I've learned the importance of my household sisters, and what a blessing it is to flop down on the floor with them to ask "how are you?" and end up talking for 2 hours.
I've learned (again) that I am capable of leadership and that it's ok for me to accept that.
I've learned that a supportive thesis advisor is one of the greatest blessings of a senior's year.
I've learned that my school isn't perfect, and that "politics" are so. incredibly. stupid.
I've learned that sometimes, the necessary thing to do is to drive a half hour to Barnes & Noble, just to have extreme introvert time.
I've learned that honesty is always the best policy, and if there's a question of "Do I chance offending him/her and have the conversation?", the answer is usually yes, have the conversation.
I've learned that it's acceptable to not be ok 100% of the time, and that it's alright to tell friends when you're having a rough day. I've learned that sometimes saying something is the hardest thing to do, but sometimes, staying quiet is harder.
I've learned that sometimes, the Lord piles thing upon thing on your plate, just so you'll learn to trust in His ultimate, supreme goodness and plan.

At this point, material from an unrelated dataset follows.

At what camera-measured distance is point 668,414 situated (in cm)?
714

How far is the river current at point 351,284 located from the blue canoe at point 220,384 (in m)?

I've learned that the Lord speaks through simplicity and calm, not drama and chaos. That He is interested in me as individual me and not in relation to the millions of other people on the planet. That He desires intimacy with me, through the sufferings that He allows me to endure, not because I've deserved it (because I haven't), but because I am unique, irreplaceable, and His own daughter. And that I cannot compare my journey to sanctity with the journeys of others, because in doing so, I place myself in danger of despair and confusion and drive myself further from the side of the Lord who only wants me to lean against Him in confidence.
Essentially, I can see that I am being shaped through the difficulties of this semester. And while I know that it won't be an easy journey over the next 8 months 'til graduation, I know that it will be a time of grace and love, if only I allow it to be.